TAU supports both profiling and tracing performance analysis methodologies. Profiling presents the user with summary statistics of performance metrics while tracing highlights the temporal aspect of performance behavior, showing when and where events took place. To provide a sense of how TAU's capabilities can be applied to parallel Java applications, we present performance analysis of an mpiJava benchmark application that simulates the game of Life. We use a simple application and run it on four processors mainly for purposes of brevity and clarity in our discussion. However, it should be understood that TAU's capabilities can extend and scale in respect to the complexity and requirements of applications and system environments, including larger numbers of Java contexts and processors.

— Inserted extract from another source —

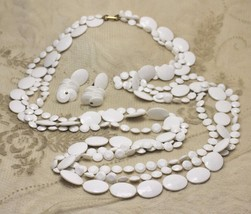 Vintage White Mod 60s Plastic Bead Necklace Strand Earrings Demi Set cir... - $24.73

In Figure 2, we see the profile of the mpiJava Life application obtained from TAU measurement, as described in the previous sections. It shows seven Java threads running on each node. Notice that events across different levels and components of execution are being observed. Thread 4 in each context is executing MPI calls for communication between the four processes. Of particular interest is the well-known cascading behavior of the mpich MPI_Init routine seen in the MPI_Init profile window. This illustrates how tasks are spawned off successively by MPICH. The performance of individual MPI routines is shown across each context and thread, as in the MPI_Init profile window. A detailed performance profile for each thread can be displayed graphically and textually, as shown in the two n,c,t 2,0,4 profile windows for ( t)hread 4 in ( c)ontext 0 on ( n)ode 2. Some of the other threads are performing background JVM and mpiJava module tasks that the application developer would not directly see.
To observe dynamic performance behavior, TAU can also generate event traces that are visualized here using a third-party commercial trace visualization program called Vampir [9,12]. Figure 3 illustrates how we can group threads within a node and show inter-thread, inter-node message communication events as line segments that connect the send and receive events within a global timeline. The user can zoom into interesting portions of the timeline and can click on a message or a segment to get more detailed information (e.g., the node where the events took place, the message tag, length, and bandwidth). Vampir provides a rich set of views for exploring different aspects of performance behavior. Figure 4 shows levels of nesting along a timeline in each thread. Figure 5 shows a summary of performance data grouped in higher level semantic groups (mpi, java, sun, and so forth) in the form of pie charts on a set of threads within each node. Each thread could be an application or a virtual machine level thread. Figure 6 shows a dynamic calltree on a selected thread. It shows the calling order of routines annotated with performance metrics (inclusive, exclusive times, and number of calls). A user can fold or unfold a segment of the tree to gain better insight. In Figure 7, we see a communication matrix display with nodes and threads along the rows and columns marking the senders and receivers, and the color-coded values in the matrix that show the extent of inter-thread message communication.
Grouping performance data according to virtual machine and application level entities is not new. It has been successfully demonstrated in Paradyn-J , a tool for detecting performance bottlenecks in interpreted, just-in-time compiled Java programs, where data is separately grouped in two distinct trees (one for the application, and another for the virtual machine). This approach allows both application developers as well as virtual machine developers to gain valuable information regarding the interaction between the two groups. In contrast, as illustrated in the performance displays, TAU gathers performance data from MPI and Java layers in a seamlessly integrated fashion, showing the precise thread where MPI calls execute and allowing data to be grouped in two hierarchies according to nodes and threads and semantic groups. While providing a set of displays for profiling and tracing data, we can see the need for other customized, user-defined multi-dimensional displays that may show data in more effective ways. To accomplish this, TAU provides an open, documented interface for accessing performance data that it generates and illustrates with examples how a user could transform the data to commonly used performance data formats.